Only one guy is able to match Caute for technical expertise and sheer cunning: David Renner. A guy that risks both his job and his life while he works against the clock to save a gorgeous British actress with a violent past, named Jillian Speirs.
This book is filled with some chilling dialogue and sly wit. Max delivers an action packed story of violence, explosions and sex to readers to enjoy. Some fans feel this is one of Byrd’s best books.
“Shooting the Sun” is the sixth stand alone novel, which was released in the year 2003. Charles Babbage was a genius of rather legendary eccentricity. He invented things like the “penny post”, the ophthalmoscope, and the cow catcher.
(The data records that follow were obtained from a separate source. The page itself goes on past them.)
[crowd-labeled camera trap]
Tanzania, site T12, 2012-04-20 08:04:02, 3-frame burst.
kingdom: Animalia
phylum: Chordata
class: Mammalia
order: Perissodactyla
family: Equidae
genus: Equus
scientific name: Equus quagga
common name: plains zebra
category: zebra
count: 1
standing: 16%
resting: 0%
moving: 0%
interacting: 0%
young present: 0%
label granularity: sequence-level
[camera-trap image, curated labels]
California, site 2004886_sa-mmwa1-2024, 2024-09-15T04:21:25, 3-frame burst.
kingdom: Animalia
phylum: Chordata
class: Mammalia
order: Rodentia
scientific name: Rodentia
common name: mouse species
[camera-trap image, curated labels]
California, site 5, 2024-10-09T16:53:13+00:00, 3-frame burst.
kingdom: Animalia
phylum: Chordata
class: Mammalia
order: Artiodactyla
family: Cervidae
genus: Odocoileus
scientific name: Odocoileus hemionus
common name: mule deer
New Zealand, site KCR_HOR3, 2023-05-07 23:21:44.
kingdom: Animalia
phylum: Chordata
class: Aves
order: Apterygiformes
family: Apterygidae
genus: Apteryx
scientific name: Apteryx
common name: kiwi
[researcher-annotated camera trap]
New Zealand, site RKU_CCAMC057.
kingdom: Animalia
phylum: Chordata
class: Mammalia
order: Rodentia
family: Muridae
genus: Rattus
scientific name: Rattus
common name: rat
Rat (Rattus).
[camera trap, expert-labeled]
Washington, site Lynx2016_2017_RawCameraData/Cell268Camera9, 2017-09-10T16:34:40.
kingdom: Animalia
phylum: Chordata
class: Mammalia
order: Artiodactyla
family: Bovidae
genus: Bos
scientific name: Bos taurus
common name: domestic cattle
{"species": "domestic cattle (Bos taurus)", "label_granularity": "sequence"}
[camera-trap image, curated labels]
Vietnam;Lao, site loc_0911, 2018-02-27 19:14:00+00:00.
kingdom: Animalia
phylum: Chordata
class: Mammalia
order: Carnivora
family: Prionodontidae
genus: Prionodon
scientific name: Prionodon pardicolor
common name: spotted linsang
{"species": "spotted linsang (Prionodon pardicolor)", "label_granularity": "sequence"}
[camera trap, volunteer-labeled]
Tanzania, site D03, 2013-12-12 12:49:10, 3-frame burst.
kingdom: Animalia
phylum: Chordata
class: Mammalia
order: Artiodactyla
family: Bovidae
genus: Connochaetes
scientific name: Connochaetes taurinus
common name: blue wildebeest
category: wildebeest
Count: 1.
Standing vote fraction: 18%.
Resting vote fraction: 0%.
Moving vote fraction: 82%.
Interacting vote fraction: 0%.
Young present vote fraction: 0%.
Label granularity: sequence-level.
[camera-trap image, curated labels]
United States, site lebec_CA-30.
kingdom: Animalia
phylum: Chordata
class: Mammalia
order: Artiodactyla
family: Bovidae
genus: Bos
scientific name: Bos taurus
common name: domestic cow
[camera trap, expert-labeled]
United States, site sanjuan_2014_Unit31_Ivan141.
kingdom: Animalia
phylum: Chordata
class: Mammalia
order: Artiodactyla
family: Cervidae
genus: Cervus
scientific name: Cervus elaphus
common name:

Charles wrote a ballet, was an expert lock picker, and pursued a vendetta against London organ grinders that wound up making him the laughing stock of Europe. His whole life he desperately needed large sums of money to be able to build his fabled reasoning machine, also called the Difference Engine. It is the first digital computer in all of history.
Babbage, to publicize his Engine, sponsors a private astronomical expedition. It is a party of five, one remarkable woman and four men, that are going to set out from Washington City and go west by wagon train two thousand miles west. They are to go beyond the final known outposts of civilization. Their purpose is to observe the total eclipse of the sun that was predicted by Babbage’s computer, and take pictures with Louis Daguerre’s newly invented camera.
Nothing is what it seems, though, and the best computer is unable to predict the fickle passions of the human heart, greed, and treachery.